When done right, your users do the work for you, and are more engaged, too! However, they can also feel like duds if you’re consistently throwing out questions that no one is answering.
Incentivize Community Participation
In order to prevent that from happening, some well-crafted forums reward users for consistently using their app. Moz uses “MozPoints” to incentivize, essentially outsourcing the job, and jumping in where they need to, moderating and answering questions where they see fit. You engage with the product, have a 1:1 conversation with a human being, and your questions are answered.
It’s also a good way to send out content that engages users, whether that’s a push notification or via email. If someone has posted a question or response, it’s a way of bringing them back into the app or forum through customer engagement. There’s nothing like seeing “Your friend X has answered your question.”
It’s a direct, 1:1 response that feels high-touch, even if you’ve outsourced it to the community.
Community forum best practices:
Invite users to subscribe to comment threads so they’ll engage when they get a response.
Have someone at your company moderate to prevent uninformed (or inappropriate) responses.
Ask questions to promote user engagement with the service to get the ball rolling.
Use Videos To Get the Conversation Started
If you’re looking for content to get a conversation started, try using a video.
They’re a great way to get initial engagement, and prime the pump to get people excited about being a part of your community. The familiarity principle means viewers feel like they have a 1:1 ratio with the people in the video—a high-touch customer engagement strategy—even though they’re infinitely scalable.
Margot Mazur, community manager at the video hosting platform Wistia, will often start Wistia community forum threads by posting a video that people can’t help but engage with. Whether the video is making a company announcement, posing a question to community users, or offering Wistia’s signature expertise in video marketing, it always gets Wistia users to join the conversation.
The real benefit of using video is that it’s reusable content. Unlike a phone call, a video is a high-touch customer engagement strategy that you can use over and over again, in different contexts. As Kristen Craft of Wistia writes,
“We argue that videos are like blog posts or other content. You don't write one and consider yourself finished. You point back to them, reference them in other content, and ensure they get the mileage they deserve. At the end of the day, it's all about generating good content and distributing it efficiently.”
So if you’ve made a tutorial video explaining how to use an aspect of your product and people in your community forum are asking about that problem, re-posting that video in that thread is a great way to get additional mileage out of that old video. The person posting the question feels like the video was made exactly for them, even though it was a fixed cost for your company.
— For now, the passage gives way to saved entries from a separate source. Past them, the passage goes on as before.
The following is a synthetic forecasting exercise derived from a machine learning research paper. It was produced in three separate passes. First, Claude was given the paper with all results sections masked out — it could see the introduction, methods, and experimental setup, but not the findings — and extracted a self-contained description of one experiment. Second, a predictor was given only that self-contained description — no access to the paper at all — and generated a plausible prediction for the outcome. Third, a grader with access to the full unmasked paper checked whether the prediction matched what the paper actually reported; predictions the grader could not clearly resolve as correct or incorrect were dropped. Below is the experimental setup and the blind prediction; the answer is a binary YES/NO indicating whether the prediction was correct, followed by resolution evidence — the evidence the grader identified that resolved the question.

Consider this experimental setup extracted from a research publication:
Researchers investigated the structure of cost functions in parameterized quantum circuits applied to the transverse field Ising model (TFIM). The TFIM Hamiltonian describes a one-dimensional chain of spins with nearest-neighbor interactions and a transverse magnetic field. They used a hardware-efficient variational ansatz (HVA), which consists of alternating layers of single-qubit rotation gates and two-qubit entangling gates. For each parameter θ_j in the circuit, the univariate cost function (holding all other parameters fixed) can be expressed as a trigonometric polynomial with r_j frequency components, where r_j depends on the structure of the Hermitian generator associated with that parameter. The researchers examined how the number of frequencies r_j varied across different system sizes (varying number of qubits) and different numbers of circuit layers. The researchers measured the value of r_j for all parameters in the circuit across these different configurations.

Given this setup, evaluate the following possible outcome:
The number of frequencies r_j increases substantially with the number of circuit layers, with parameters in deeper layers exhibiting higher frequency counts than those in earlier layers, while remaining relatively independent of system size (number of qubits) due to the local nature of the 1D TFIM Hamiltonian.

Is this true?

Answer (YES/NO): NO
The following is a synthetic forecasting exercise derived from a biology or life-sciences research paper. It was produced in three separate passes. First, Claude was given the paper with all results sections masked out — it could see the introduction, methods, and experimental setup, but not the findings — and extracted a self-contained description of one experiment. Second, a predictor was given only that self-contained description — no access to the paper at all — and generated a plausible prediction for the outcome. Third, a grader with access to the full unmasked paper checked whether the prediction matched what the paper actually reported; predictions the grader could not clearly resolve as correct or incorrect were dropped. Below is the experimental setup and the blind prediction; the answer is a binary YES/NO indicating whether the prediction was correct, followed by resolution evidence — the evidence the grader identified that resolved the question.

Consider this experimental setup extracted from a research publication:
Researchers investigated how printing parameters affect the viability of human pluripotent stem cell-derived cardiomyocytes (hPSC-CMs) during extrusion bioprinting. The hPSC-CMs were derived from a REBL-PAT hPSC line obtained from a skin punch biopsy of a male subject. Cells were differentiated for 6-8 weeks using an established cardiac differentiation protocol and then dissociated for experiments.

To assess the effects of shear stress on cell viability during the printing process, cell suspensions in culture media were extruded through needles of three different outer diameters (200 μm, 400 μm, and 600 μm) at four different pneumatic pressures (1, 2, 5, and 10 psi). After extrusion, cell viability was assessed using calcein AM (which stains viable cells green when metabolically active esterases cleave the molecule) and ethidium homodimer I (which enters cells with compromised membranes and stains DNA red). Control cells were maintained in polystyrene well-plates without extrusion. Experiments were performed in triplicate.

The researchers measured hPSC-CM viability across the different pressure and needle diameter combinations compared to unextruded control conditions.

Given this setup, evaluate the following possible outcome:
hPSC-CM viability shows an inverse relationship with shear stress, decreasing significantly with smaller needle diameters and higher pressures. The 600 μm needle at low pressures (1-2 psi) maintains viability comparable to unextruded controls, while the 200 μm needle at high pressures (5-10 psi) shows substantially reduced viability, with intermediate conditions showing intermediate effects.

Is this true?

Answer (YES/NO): NO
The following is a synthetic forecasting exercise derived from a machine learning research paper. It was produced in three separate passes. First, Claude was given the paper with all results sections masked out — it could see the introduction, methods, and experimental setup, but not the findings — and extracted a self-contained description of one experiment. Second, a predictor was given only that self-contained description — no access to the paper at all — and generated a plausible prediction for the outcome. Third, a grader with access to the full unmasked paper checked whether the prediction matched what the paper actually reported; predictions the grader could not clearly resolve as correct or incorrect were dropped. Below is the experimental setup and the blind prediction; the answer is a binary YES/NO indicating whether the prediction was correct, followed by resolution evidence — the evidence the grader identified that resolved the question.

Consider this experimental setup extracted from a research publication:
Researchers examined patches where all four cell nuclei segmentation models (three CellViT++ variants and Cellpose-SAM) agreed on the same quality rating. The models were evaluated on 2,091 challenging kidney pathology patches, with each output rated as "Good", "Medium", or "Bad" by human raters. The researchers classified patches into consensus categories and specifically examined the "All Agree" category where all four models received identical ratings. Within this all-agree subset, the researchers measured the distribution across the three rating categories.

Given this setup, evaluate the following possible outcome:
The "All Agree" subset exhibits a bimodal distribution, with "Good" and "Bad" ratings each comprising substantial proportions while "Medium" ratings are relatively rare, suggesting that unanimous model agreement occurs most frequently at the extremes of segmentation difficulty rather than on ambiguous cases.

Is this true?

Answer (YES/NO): NO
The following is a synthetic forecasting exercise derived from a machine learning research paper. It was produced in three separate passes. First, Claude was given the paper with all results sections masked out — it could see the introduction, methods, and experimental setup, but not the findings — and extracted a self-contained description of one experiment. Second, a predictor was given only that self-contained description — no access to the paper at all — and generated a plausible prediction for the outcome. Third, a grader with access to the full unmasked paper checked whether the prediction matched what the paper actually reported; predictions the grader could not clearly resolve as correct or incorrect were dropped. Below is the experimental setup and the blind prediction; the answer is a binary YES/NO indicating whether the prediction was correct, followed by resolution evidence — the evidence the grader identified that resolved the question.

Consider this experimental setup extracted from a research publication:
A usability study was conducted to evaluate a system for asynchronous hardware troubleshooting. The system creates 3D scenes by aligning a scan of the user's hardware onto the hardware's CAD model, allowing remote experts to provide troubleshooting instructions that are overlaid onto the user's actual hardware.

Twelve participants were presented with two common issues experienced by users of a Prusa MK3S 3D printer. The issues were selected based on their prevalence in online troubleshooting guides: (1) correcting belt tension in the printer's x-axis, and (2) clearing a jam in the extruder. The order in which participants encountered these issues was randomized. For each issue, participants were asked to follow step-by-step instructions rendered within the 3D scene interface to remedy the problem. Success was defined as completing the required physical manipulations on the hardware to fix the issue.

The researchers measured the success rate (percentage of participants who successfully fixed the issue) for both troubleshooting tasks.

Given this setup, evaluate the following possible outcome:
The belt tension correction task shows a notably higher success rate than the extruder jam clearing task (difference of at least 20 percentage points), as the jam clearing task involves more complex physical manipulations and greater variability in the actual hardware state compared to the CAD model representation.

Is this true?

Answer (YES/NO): NO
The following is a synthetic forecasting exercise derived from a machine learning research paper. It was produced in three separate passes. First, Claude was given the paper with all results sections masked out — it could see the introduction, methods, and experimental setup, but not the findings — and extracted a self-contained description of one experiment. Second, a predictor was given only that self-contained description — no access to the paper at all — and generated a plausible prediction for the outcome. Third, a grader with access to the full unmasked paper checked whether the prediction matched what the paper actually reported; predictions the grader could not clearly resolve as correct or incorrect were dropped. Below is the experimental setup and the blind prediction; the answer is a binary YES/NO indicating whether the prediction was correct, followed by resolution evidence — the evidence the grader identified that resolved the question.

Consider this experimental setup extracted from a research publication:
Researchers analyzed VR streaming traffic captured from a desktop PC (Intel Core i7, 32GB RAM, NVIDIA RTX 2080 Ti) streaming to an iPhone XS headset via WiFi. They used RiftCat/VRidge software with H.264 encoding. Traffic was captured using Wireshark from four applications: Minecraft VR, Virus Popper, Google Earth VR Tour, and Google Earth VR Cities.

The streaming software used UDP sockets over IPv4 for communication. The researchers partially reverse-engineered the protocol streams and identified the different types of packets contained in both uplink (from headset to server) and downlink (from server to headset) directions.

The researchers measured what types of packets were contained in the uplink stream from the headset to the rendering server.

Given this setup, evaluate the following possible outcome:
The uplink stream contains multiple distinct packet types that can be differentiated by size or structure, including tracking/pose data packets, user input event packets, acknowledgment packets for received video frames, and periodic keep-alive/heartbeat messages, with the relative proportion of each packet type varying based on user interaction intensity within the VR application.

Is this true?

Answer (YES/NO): NO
High-touch customer engagement is a dialogue
High-touch customer engagement isn’t just about the perks. When companies take clients out for lobster dinners, they’re not just extending a nice meal—they’re extending their time and attention. High-touch customer engagement is all about giving customers the gift of your relationship.
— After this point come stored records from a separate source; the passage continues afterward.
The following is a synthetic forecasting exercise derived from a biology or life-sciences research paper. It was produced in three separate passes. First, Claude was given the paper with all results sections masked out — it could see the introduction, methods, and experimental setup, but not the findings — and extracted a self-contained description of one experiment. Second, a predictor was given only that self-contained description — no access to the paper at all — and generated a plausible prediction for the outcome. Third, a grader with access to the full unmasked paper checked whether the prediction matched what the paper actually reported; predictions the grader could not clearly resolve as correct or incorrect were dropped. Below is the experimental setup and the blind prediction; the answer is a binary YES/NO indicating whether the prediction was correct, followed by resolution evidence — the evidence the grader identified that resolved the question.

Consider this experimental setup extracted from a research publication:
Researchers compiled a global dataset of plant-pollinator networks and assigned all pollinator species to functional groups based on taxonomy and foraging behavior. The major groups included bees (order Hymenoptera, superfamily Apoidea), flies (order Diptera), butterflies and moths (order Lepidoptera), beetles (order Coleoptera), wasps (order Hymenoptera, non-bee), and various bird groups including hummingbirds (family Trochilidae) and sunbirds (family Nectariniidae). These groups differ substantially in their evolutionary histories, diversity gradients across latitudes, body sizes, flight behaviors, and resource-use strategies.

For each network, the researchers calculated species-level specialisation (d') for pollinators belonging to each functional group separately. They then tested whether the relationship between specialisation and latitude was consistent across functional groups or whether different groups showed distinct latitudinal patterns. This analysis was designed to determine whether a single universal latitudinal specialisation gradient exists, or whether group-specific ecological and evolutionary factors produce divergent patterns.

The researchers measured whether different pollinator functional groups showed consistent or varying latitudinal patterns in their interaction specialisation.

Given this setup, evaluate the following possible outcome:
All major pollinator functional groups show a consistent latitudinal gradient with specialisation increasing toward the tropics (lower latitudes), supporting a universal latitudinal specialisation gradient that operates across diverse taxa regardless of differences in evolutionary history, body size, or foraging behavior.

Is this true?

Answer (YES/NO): NO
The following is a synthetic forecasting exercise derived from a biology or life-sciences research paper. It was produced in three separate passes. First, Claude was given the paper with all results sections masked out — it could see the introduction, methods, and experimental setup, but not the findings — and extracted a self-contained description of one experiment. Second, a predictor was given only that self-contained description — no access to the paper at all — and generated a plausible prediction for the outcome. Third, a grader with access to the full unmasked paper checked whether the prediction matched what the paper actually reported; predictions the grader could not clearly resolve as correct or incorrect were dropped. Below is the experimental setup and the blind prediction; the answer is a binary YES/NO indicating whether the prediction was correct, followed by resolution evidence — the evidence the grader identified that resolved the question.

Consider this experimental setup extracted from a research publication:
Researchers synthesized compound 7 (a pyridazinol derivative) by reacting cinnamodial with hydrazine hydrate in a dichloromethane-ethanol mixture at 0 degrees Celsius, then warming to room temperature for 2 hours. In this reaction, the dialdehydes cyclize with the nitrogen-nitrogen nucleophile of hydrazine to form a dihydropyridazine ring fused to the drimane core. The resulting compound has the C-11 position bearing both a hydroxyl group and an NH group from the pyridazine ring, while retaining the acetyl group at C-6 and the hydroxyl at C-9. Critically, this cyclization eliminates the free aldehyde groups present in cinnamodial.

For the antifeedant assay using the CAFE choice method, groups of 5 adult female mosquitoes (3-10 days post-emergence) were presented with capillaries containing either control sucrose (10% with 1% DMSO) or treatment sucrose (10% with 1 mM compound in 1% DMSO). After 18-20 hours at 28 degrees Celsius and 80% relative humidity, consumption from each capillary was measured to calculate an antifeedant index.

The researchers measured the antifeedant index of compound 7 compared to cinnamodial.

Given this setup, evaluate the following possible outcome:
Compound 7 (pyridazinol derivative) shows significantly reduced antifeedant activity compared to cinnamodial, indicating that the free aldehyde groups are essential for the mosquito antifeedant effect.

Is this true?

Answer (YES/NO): YES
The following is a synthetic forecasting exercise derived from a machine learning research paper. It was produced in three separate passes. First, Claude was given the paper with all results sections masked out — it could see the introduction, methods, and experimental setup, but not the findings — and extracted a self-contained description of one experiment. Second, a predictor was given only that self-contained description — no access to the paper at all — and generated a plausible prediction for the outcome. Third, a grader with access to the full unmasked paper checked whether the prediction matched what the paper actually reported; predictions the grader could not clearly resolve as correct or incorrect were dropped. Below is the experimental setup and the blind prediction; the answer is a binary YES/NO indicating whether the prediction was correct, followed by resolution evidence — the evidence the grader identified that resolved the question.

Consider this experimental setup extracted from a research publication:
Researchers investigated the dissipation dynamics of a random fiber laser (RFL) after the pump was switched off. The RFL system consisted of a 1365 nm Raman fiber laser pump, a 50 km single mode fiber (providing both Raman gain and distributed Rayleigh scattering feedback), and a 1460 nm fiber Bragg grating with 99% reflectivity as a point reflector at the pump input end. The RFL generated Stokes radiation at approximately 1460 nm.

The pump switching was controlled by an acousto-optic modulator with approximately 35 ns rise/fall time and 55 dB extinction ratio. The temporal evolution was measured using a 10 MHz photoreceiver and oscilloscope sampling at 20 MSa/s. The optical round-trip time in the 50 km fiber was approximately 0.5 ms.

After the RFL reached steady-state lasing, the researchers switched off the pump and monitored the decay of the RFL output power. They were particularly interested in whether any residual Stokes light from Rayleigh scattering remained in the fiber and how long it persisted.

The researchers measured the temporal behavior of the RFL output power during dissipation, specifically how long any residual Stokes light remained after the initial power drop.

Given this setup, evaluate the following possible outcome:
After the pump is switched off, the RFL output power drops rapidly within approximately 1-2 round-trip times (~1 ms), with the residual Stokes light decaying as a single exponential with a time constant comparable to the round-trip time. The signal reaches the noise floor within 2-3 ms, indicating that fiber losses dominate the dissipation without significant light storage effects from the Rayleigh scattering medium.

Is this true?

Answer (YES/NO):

Danny Meyer, restauranteur and founder of Union Square Hospitality group says that this is one of the most fundamental elements of customer happiness, and one that a lot of companies overlook. Having a relationship with customers—one in which they receive attention and feel like they’re heard—is incredibly important to keeping them engaged with your company. “While the customer is not always right,” Meyer says, “he or she must always feel heard.”
Making the customer feel heard is difficult, but doesn’t require a high-touch, 1:1 relationship. It just requires a dialogue—something as small as automated messages that respond to users’ actions. It makes them feel like their action has been seen and validated, and that someone at your company is listening.